En sólo dos horas y 40 minutos, el moderno buque de la naviera White Star Line salido escasos días antes de los astilleros de Belfast desapareció bajo las heladas aguas del Atlántico Norte, cerca de las costas de Terranova. Más de 1.500 de las 2.200 personas que llevaba a bordo murieron.
"El naufragio del Titanic tuvo probablemente el mismo impacto en su época que los atentados del 11 de septiembre (de 2001) en la nuestra", estimó Philip Littlejohn, nieto de un camarero que sobrevivió al desastre.
"Otros barcos se han hundido con muchas más pérdidas de vidas humanas, pero la gente sigue fascinada con el 'Titanic' porque era como un microcosmos de la sociedad de la época", explicó.
"También fue el fin de una era. La Primera Guerra Mundial lo cambió todo dos años más tarde", apuntó.
Littlejohn dará una conferencia sobre el naufragio durante un crucero conmemorativo que zarpa este domingo para cubrir la misma ruta que el "Titanic".
El centenario del hundimiento está igualmente marcado por el estreno en todo el mundo de la nueva versión en 3D de la supertaquillera película de James Cameron "Titanic" (1997) y de una miniserie británica que ha sido vendida en más de 80 países, así como por la publicación de numerosos libros.
Para Julian Fellowes, autor de los cuatro episodios de la serie para la cadena de televisión ITV, el naufragio del "Titanic" tiene todos los ingredientes necesarios para una buena historia.
"Ocurrió, fue real. Había hombres y mujeres corriendo por las cubiertas del barco, aterrorizados como nuestros extras, y muchos de ellos iban a morir. No puede no conmover", explicó.
Cuatro compositores han escrito obras musicales con ocasión del centenario, entre ellos el ex Bee Gee Robin Gibb. Su "Requiem del Titanic" será interpretado por primera vez por la Royal Philharmonic Orchestra en Londres el 10 de abril.
"El barco fue construido en un momento en que todo el mundo estaba convencido de que se habían dominado los elementos (...), pero todo el mundo sabe como teminó", señaló recientemente al diario The Times.
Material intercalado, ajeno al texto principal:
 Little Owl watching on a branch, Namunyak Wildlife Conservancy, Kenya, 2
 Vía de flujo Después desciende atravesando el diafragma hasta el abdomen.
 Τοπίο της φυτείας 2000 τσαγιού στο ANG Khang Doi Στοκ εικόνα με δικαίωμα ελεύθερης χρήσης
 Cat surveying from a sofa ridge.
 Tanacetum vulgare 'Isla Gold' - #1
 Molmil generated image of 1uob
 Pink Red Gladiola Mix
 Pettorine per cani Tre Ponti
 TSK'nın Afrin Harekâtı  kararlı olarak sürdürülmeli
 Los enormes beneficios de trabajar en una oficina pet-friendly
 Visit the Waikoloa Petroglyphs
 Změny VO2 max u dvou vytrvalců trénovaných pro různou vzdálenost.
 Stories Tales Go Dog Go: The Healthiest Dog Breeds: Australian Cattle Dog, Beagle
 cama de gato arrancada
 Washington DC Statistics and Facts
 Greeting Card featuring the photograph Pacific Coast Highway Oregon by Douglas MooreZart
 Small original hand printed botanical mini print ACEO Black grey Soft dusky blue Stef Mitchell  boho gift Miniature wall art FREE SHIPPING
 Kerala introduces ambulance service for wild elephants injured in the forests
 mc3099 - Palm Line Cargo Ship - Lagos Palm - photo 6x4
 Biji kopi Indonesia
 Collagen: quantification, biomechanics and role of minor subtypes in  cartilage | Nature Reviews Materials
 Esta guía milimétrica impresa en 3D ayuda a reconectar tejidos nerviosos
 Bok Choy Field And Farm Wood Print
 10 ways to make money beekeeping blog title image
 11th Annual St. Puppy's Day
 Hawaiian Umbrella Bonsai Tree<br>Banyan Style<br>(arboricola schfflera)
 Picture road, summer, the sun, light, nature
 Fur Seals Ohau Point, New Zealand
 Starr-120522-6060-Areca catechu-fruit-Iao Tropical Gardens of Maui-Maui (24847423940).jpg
Varias ciudades británicas tratan de capitalizar su relación con el "Titanic", como Southampton, que en su nuevo SeaCity Museum rescata la historia olvidada de sus 549 residentes que murieron en el naufragio, en su gran mayoría empleados.
Y Belfast, donde la mayor atracción del mundo sobre el "Titanic" acaba de abrir sus puertas en el mismo terreno que antaño albergaba sus astilleros de origen, Harland and Wolff.
"Titanic Belfast", un resplandeciente edificio de seis pisos formado por cuatro proas a escala real, recrea la historia del buque desde su concepción durante el 'boom' industrial de la capital norirlandesa hasta su trágico naufragio, y también sus repercusiones.
Para Stephen Cameron, cofundador de la sociedad histórica Belfast Titanic Society, el renovado interés por el "Titanic" se remonta a 1985, cuando se descubrieron los restos que ahora, al cumplirse 100 años del desastre, pasan a estar bajo la protección de la UNESCO como patrimonio cultural subacuático.
"Antes había muy poco interés", subraya el autor de "Titanic: Belfast's Own", y organizador de visitas en la capital norirlandesa. "Al principio, había días que teníamos dos personas en el autobús. El año pasado, tuvimos 1.200 en dos semanas", agregó.
El centenario, que ha dado lugar a la emisión de sellos conmemorativos en el Reino Unido y en Canadá, donde están enterradas muchas de la víctimas, también será conmemorado en la ciudad irlandesa de Cobh, el último puerto de escala antes del aciago acontecimiento.